My doctor was called. We had an ultrasound. My water had broken and begun to leak, but I still had some fluid - which was a good thing. Magnesium was administered to hold off labor. It's great at stopping labor, but makes your body feel awful. I remember the nurse saying that I might start to feel hot. I am naturally very cold-natured so I couldn't imagine being hot, but she was right. Almost instantly I felt like I was on fire. Antibiotics were administered to prevent infection. These antibiotics were given through and IV and they hurt. They felt like flames moving up my arm. And steroids were administered to help Morgan Kate's lungs, brain, and intestines develop just in case she were to arrive in the next seven days. At this point we were just praying that I would be able to get in the two doses of steroids that were administered 24 hours apart.

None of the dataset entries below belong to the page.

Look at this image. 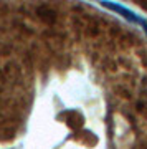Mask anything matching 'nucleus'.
<instances>
[{
	"label": "nucleus",
	"mask_w": 147,
	"mask_h": 149,
	"mask_svg": "<svg viewBox=\"0 0 147 149\" xmlns=\"http://www.w3.org/2000/svg\"><path fill=\"white\" fill-rule=\"evenodd\" d=\"M103 5L107 7V8H111V10H116L117 13H121L122 17H126L127 20L136 22V23H141L142 27H144V30L147 32V22L144 20V18H141V17H137L136 13H132L131 10H127V8H124L122 5H117V3H109V2H103Z\"/></svg>",
	"instance_id": "nucleus-1"
}]
</instances>
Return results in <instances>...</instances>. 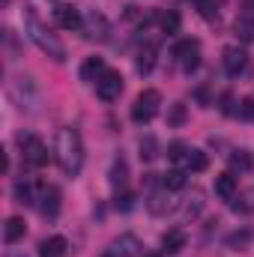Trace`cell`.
Here are the masks:
<instances>
[{"label": "cell", "mask_w": 254, "mask_h": 257, "mask_svg": "<svg viewBox=\"0 0 254 257\" xmlns=\"http://www.w3.org/2000/svg\"><path fill=\"white\" fill-rule=\"evenodd\" d=\"M132 206H135V194H132V192L117 194V209H123V212H129Z\"/></svg>", "instance_id": "obj_33"}, {"label": "cell", "mask_w": 254, "mask_h": 257, "mask_svg": "<svg viewBox=\"0 0 254 257\" xmlns=\"http://www.w3.org/2000/svg\"><path fill=\"white\" fill-rule=\"evenodd\" d=\"M251 239H254V233L242 227V230H233V233H230L224 242H227V248H233V251H242V248H248V245H251Z\"/></svg>", "instance_id": "obj_21"}, {"label": "cell", "mask_w": 254, "mask_h": 257, "mask_svg": "<svg viewBox=\"0 0 254 257\" xmlns=\"http://www.w3.org/2000/svg\"><path fill=\"white\" fill-rule=\"evenodd\" d=\"M174 57L183 63L186 72H194L197 63H200V42H197V39H183V42H177V45H174Z\"/></svg>", "instance_id": "obj_7"}, {"label": "cell", "mask_w": 254, "mask_h": 257, "mask_svg": "<svg viewBox=\"0 0 254 257\" xmlns=\"http://www.w3.org/2000/svg\"><path fill=\"white\" fill-rule=\"evenodd\" d=\"M126 174H129V168H126V162H123V156L114 162V168H111V183L114 186H123L126 183Z\"/></svg>", "instance_id": "obj_30"}, {"label": "cell", "mask_w": 254, "mask_h": 257, "mask_svg": "<svg viewBox=\"0 0 254 257\" xmlns=\"http://www.w3.org/2000/svg\"><path fill=\"white\" fill-rule=\"evenodd\" d=\"M24 233H27V227H24V218H18V215H12V218H6V224H3V242H18V239H24Z\"/></svg>", "instance_id": "obj_17"}, {"label": "cell", "mask_w": 254, "mask_h": 257, "mask_svg": "<svg viewBox=\"0 0 254 257\" xmlns=\"http://www.w3.org/2000/svg\"><path fill=\"white\" fill-rule=\"evenodd\" d=\"M102 75H105V60H102V57H87V60L81 63V81L93 84V81H99Z\"/></svg>", "instance_id": "obj_15"}, {"label": "cell", "mask_w": 254, "mask_h": 257, "mask_svg": "<svg viewBox=\"0 0 254 257\" xmlns=\"http://www.w3.org/2000/svg\"><path fill=\"white\" fill-rule=\"evenodd\" d=\"M189 150H191V147H186L183 141H174V144L168 147V162H171V165H177V168H180V165H186Z\"/></svg>", "instance_id": "obj_23"}, {"label": "cell", "mask_w": 254, "mask_h": 257, "mask_svg": "<svg viewBox=\"0 0 254 257\" xmlns=\"http://www.w3.org/2000/svg\"><path fill=\"white\" fill-rule=\"evenodd\" d=\"M147 209L153 212V215H168L171 209H174V200H171V192L162 186V189H156V192L147 197Z\"/></svg>", "instance_id": "obj_12"}, {"label": "cell", "mask_w": 254, "mask_h": 257, "mask_svg": "<svg viewBox=\"0 0 254 257\" xmlns=\"http://www.w3.org/2000/svg\"><path fill=\"white\" fill-rule=\"evenodd\" d=\"M251 6H254V0H251Z\"/></svg>", "instance_id": "obj_36"}, {"label": "cell", "mask_w": 254, "mask_h": 257, "mask_svg": "<svg viewBox=\"0 0 254 257\" xmlns=\"http://www.w3.org/2000/svg\"><path fill=\"white\" fill-rule=\"evenodd\" d=\"M81 33H84L87 42H105L108 33H111V24H108V18L102 12H90V15H84Z\"/></svg>", "instance_id": "obj_5"}, {"label": "cell", "mask_w": 254, "mask_h": 257, "mask_svg": "<svg viewBox=\"0 0 254 257\" xmlns=\"http://www.w3.org/2000/svg\"><path fill=\"white\" fill-rule=\"evenodd\" d=\"M194 9L200 12V18L212 21V18L218 15V0H194Z\"/></svg>", "instance_id": "obj_28"}, {"label": "cell", "mask_w": 254, "mask_h": 257, "mask_svg": "<svg viewBox=\"0 0 254 257\" xmlns=\"http://www.w3.org/2000/svg\"><path fill=\"white\" fill-rule=\"evenodd\" d=\"M215 194L224 197V200H233V194H236V177L233 174H218L215 177Z\"/></svg>", "instance_id": "obj_19"}, {"label": "cell", "mask_w": 254, "mask_h": 257, "mask_svg": "<svg viewBox=\"0 0 254 257\" xmlns=\"http://www.w3.org/2000/svg\"><path fill=\"white\" fill-rule=\"evenodd\" d=\"M159 27H162V33H168V36H174V33L180 30V15H177L174 9H168V12H162V18H159Z\"/></svg>", "instance_id": "obj_25"}, {"label": "cell", "mask_w": 254, "mask_h": 257, "mask_svg": "<svg viewBox=\"0 0 254 257\" xmlns=\"http://www.w3.org/2000/svg\"><path fill=\"white\" fill-rule=\"evenodd\" d=\"M24 33H27V39L42 51V54H48L51 60H57V63H63L66 60V48L63 42L36 18V12H33V6H24Z\"/></svg>", "instance_id": "obj_2"}, {"label": "cell", "mask_w": 254, "mask_h": 257, "mask_svg": "<svg viewBox=\"0 0 254 257\" xmlns=\"http://www.w3.org/2000/svg\"><path fill=\"white\" fill-rule=\"evenodd\" d=\"M54 24H57L60 30H81L84 18H81V12H78L75 6H69V3H60V6L54 9Z\"/></svg>", "instance_id": "obj_10"}, {"label": "cell", "mask_w": 254, "mask_h": 257, "mask_svg": "<svg viewBox=\"0 0 254 257\" xmlns=\"http://www.w3.org/2000/svg\"><path fill=\"white\" fill-rule=\"evenodd\" d=\"M156 60H159V45H156V42H144V45H141V51H138L135 66H138V72H141V75H150V72L156 69Z\"/></svg>", "instance_id": "obj_13"}, {"label": "cell", "mask_w": 254, "mask_h": 257, "mask_svg": "<svg viewBox=\"0 0 254 257\" xmlns=\"http://www.w3.org/2000/svg\"><path fill=\"white\" fill-rule=\"evenodd\" d=\"M144 257H162V254L159 251H150V254H144Z\"/></svg>", "instance_id": "obj_34"}, {"label": "cell", "mask_w": 254, "mask_h": 257, "mask_svg": "<svg viewBox=\"0 0 254 257\" xmlns=\"http://www.w3.org/2000/svg\"><path fill=\"white\" fill-rule=\"evenodd\" d=\"M162 186H165L168 192H180V189H186V171H183V168H171V171L162 177Z\"/></svg>", "instance_id": "obj_20"}, {"label": "cell", "mask_w": 254, "mask_h": 257, "mask_svg": "<svg viewBox=\"0 0 254 257\" xmlns=\"http://www.w3.org/2000/svg\"><path fill=\"white\" fill-rule=\"evenodd\" d=\"M138 251H141V239H138L135 233H123V236H117V239L105 248L102 257H135Z\"/></svg>", "instance_id": "obj_8"}, {"label": "cell", "mask_w": 254, "mask_h": 257, "mask_svg": "<svg viewBox=\"0 0 254 257\" xmlns=\"http://www.w3.org/2000/svg\"><path fill=\"white\" fill-rule=\"evenodd\" d=\"M9 257H24V254H9Z\"/></svg>", "instance_id": "obj_35"}, {"label": "cell", "mask_w": 254, "mask_h": 257, "mask_svg": "<svg viewBox=\"0 0 254 257\" xmlns=\"http://www.w3.org/2000/svg\"><path fill=\"white\" fill-rule=\"evenodd\" d=\"M183 248H186V230L174 227V230H168V233L162 236V251H165V254H177V251H183Z\"/></svg>", "instance_id": "obj_14"}, {"label": "cell", "mask_w": 254, "mask_h": 257, "mask_svg": "<svg viewBox=\"0 0 254 257\" xmlns=\"http://www.w3.org/2000/svg\"><path fill=\"white\" fill-rule=\"evenodd\" d=\"M233 30L242 42H254V12H239L233 21Z\"/></svg>", "instance_id": "obj_16"}, {"label": "cell", "mask_w": 254, "mask_h": 257, "mask_svg": "<svg viewBox=\"0 0 254 257\" xmlns=\"http://www.w3.org/2000/svg\"><path fill=\"white\" fill-rule=\"evenodd\" d=\"M18 144H21L24 165H30V168H45L48 165V147L42 144V138H36V135H18Z\"/></svg>", "instance_id": "obj_4"}, {"label": "cell", "mask_w": 254, "mask_h": 257, "mask_svg": "<svg viewBox=\"0 0 254 257\" xmlns=\"http://www.w3.org/2000/svg\"><path fill=\"white\" fill-rule=\"evenodd\" d=\"M183 123H186V105L177 102V105H171V111H168V126H183Z\"/></svg>", "instance_id": "obj_29"}, {"label": "cell", "mask_w": 254, "mask_h": 257, "mask_svg": "<svg viewBox=\"0 0 254 257\" xmlns=\"http://www.w3.org/2000/svg\"><path fill=\"white\" fill-rule=\"evenodd\" d=\"M156 156H159V141H156L153 135L141 138V159H144V162H153Z\"/></svg>", "instance_id": "obj_26"}, {"label": "cell", "mask_w": 254, "mask_h": 257, "mask_svg": "<svg viewBox=\"0 0 254 257\" xmlns=\"http://www.w3.org/2000/svg\"><path fill=\"white\" fill-rule=\"evenodd\" d=\"M221 63H224V72L230 75V78H236L245 63H248V54L239 48V45H230V48H224V57H221Z\"/></svg>", "instance_id": "obj_11"}, {"label": "cell", "mask_w": 254, "mask_h": 257, "mask_svg": "<svg viewBox=\"0 0 254 257\" xmlns=\"http://www.w3.org/2000/svg\"><path fill=\"white\" fill-rule=\"evenodd\" d=\"M200 206H203V194L194 189L191 197H189V203H186V215H197V212H200Z\"/></svg>", "instance_id": "obj_32"}, {"label": "cell", "mask_w": 254, "mask_h": 257, "mask_svg": "<svg viewBox=\"0 0 254 257\" xmlns=\"http://www.w3.org/2000/svg\"><path fill=\"white\" fill-rule=\"evenodd\" d=\"M206 165H209V159H206V153L203 150H189V159H186V168L194 171V174H200V171H206Z\"/></svg>", "instance_id": "obj_24"}, {"label": "cell", "mask_w": 254, "mask_h": 257, "mask_svg": "<svg viewBox=\"0 0 254 257\" xmlns=\"http://www.w3.org/2000/svg\"><path fill=\"white\" fill-rule=\"evenodd\" d=\"M230 168H233V171H251L254 156L248 150H233V153H230Z\"/></svg>", "instance_id": "obj_22"}, {"label": "cell", "mask_w": 254, "mask_h": 257, "mask_svg": "<svg viewBox=\"0 0 254 257\" xmlns=\"http://www.w3.org/2000/svg\"><path fill=\"white\" fill-rule=\"evenodd\" d=\"M120 93H123V75L117 69H105V75L96 81V96L102 102H114L120 99Z\"/></svg>", "instance_id": "obj_6"}, {"label": "cell", "mask_w": 254, "mask_h": 257, "mask_svg": "<svg viewBox=\"0 0 254 257\" xmlns=\"http://www.w3.org/2000/svg\"><path fill=\"white\" fill-rule=\"evenodd\" d=\"M12 192H15V200H18V203H36V197H33V186L24 183V180H18Z\"/></svg>", "instance_id": "obj_27"}, {"label": "cell", "mask_w": 254, "mask_h": 257, "mask_svg": "<svg viewBox=\"0 0 254 257\" xmlns=\"http://www.w3.org/2000/svg\"><path fill=\"white\" fill-rule=\"evenodd\" d=\"M236 117H239V120H254V99H251V96H245V99H239V108H236Z\"/></svg>", "instance_id": "obj_31"}, {"label": "cell", "mask_w": 254, "mask_h": 257, "mask_svg": "<svg viewBox=\"0 0 254 257\" xmlns=\"http://www.w3.org/2000/svg\"><path fill=\"white\" fill-rule=\"evenodd\" d=\"M159 105H162V93L159 90H141L135 105H132V120L135 123H150L156 114H159Z\"/></svg>", "instance_id": "obj_3"}, {"label": "cell", "mask_w": 254, "mask_h": 257, "mask_svg": "<svg viewBox=\"0 0 254 257\" xmlns=\"http://www.w3.org/2000/svg\"><path fill=\"white\" fill-rule=\"evenodd\" d=\"M66 242L63 236H51V239H42L39 242V254L42 257H63L66 254Z\"/></svg>", "instance_id": "obj_18"}, {"label": "cell", "mask_w": 254, "mask_h": 257, "mask_svg": "<svg viewBox=\"0 0 254 257\" xmlns=\"http://www.w3.org/2000/svg\"><path fill=\"white\" fill-rule=\"evenodd\" d=\"M54 159L60 165L66 177H78L81 168H84V141H81V132L72 126H66L57 132V141H54Z\"/></svg>", "instance_id": "obj_1"}, {"label": "cell", "mask_w": 254, "mask_h": 257, "mask_svg": "<svg viewBox=\"0 0 254 257\" xmlns=\"http://www.w3.org/2000/svg\"><path fill=\"white\" fill-rule=\"evenodd\" d=\"M39 212L45 215V218H57V212H60V189H54V186H39Z\"/></svg>", "instance_id": "obj_9"}]
</instances>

Finally around eleven that night my mom was allowed to come back. By this time I was kind of out of it, but I tried to explain to her what was happening. The three of us just sat there in silence. Hoping and praying that everything would be okay. My dad, brothers and several family friends had arrived at this point to keep my mom company and to check on me. I briefly remember seeing them in the hallway while I was being rolled to a room. A room I would stay in until our baby arrived. Ultimately we were praying for 40 weeks, but our short term goal was 28 weeks.
I might have awoken hopeful that day, but that night I went to bed scared to death. My hope was fading. All I wanted was my baby to be okay. All I wanted was a healthy, happy baby girl. I wanted her to stay put and grow and develop and not arrive for a very long time.